Le bisaïeul de Murasaki Shikibu, Fujiwara-no-Kanesuke (877-933), avait été un poète célèbre, et son père, Fujiwara-no-Taxnetoki, était un bon lettré. Elle reçut, comme il convenait à une jeune personne de son rang, une éducation très raffinée. Et parce qu’elle possédait une mémoire prodigieuse, elle acquit très rapidement des connaissances étendues, qui se rapportaient à la littérature chinoise, japonaise et bouddhiste.

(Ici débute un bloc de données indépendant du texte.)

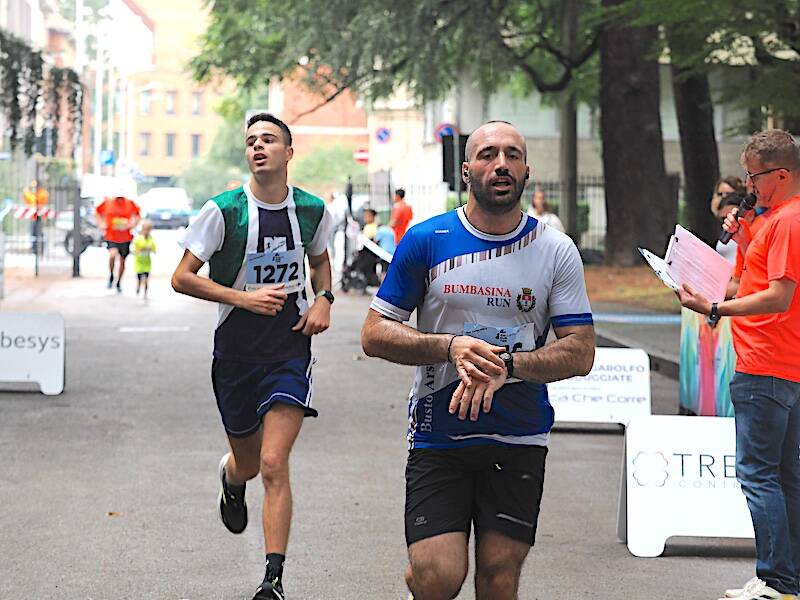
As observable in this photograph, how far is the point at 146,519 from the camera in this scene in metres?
8.91

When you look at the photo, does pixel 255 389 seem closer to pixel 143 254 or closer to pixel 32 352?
pixel 32 352

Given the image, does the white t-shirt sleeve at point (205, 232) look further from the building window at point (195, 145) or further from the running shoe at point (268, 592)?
the building window at point (195, 145)

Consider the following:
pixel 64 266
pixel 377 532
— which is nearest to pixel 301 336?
pixel 377 532

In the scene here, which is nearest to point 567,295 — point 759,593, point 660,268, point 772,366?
point 660,268

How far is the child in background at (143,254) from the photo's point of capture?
93.1 feet

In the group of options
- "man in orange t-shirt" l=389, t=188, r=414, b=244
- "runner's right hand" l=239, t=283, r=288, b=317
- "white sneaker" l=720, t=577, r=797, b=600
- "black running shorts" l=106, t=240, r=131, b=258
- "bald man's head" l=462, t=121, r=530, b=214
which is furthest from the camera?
"man in orange t-shirt" l=389, t=188, r=414, b=244

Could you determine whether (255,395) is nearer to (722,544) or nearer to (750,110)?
(722,544)

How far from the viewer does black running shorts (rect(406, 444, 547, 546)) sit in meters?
5.22

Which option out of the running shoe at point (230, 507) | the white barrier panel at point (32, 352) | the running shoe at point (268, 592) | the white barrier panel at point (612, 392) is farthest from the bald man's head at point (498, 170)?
the white barrier panel at point (32, 352)

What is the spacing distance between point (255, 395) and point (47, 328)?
774cm

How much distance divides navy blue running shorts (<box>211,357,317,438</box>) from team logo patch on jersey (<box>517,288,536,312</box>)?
7.43ft

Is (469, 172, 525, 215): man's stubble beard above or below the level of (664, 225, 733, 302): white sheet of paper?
above

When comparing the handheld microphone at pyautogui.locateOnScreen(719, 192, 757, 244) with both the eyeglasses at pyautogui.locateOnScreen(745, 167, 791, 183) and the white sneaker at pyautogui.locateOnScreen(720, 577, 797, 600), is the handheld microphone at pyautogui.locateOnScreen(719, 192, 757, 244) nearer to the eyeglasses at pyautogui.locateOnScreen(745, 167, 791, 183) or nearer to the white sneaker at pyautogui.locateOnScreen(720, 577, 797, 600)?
the eyeglasses at pyautogui.locateOnScreen(745, 167, 791, 183)

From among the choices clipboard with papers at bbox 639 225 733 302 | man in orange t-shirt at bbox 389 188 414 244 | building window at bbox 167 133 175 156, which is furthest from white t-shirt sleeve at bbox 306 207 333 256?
building window at bbox 167 133 175 156
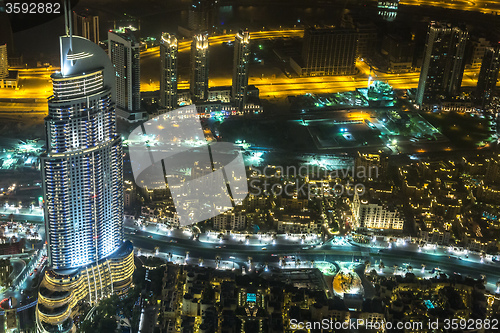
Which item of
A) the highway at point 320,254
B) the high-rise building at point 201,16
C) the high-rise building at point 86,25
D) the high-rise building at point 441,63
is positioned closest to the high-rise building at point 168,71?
the high-rise building at point 86,25

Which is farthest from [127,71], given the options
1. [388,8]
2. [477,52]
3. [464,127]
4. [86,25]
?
[388,8]

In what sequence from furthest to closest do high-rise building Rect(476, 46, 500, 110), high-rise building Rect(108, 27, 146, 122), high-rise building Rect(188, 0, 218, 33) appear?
high-rise building Rect(188, 0, 218, 33) → high-rise building Rect(476, 46, 500, 110) → high-rise building Rect(108, 27, 146, 122)

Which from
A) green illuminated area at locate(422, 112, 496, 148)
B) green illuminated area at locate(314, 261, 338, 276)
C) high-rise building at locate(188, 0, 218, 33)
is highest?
high-rise building at locate(188, 0, 218, 33)

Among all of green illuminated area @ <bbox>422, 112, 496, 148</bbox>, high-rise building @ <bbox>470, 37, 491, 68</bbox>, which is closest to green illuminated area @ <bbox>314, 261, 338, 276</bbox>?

En 996, elle accompagna son père dans la province d’Echizen où il avait été nommé gouverneur, et en 998 elle rencontra Fujiwara-Nobutaka qu’elle devait épouser l’année suivante. De ce mariage naquirent deux enfants : Katako, connue en littérature sous le nom de Daini-no-Sammi, et Ben-no-tsubone. En 1001, Murasaki resta veuve : il semble que son mari ait succombé à une épidémie de peste. Profondément affligée, Murasaki se retira du monde et se consacra à l’étude. Ce fut alors qu’elle écrivit son oeuvre, composée, suivant la tradition, dans le temple d’Ishiyama, sur le lac Biwa, alors qu’elle voyait la lune se refléter dans l’eau. Pareille scène inspira fort les peintres, mais il semble que ce ne soit qu’une gracieuse légende.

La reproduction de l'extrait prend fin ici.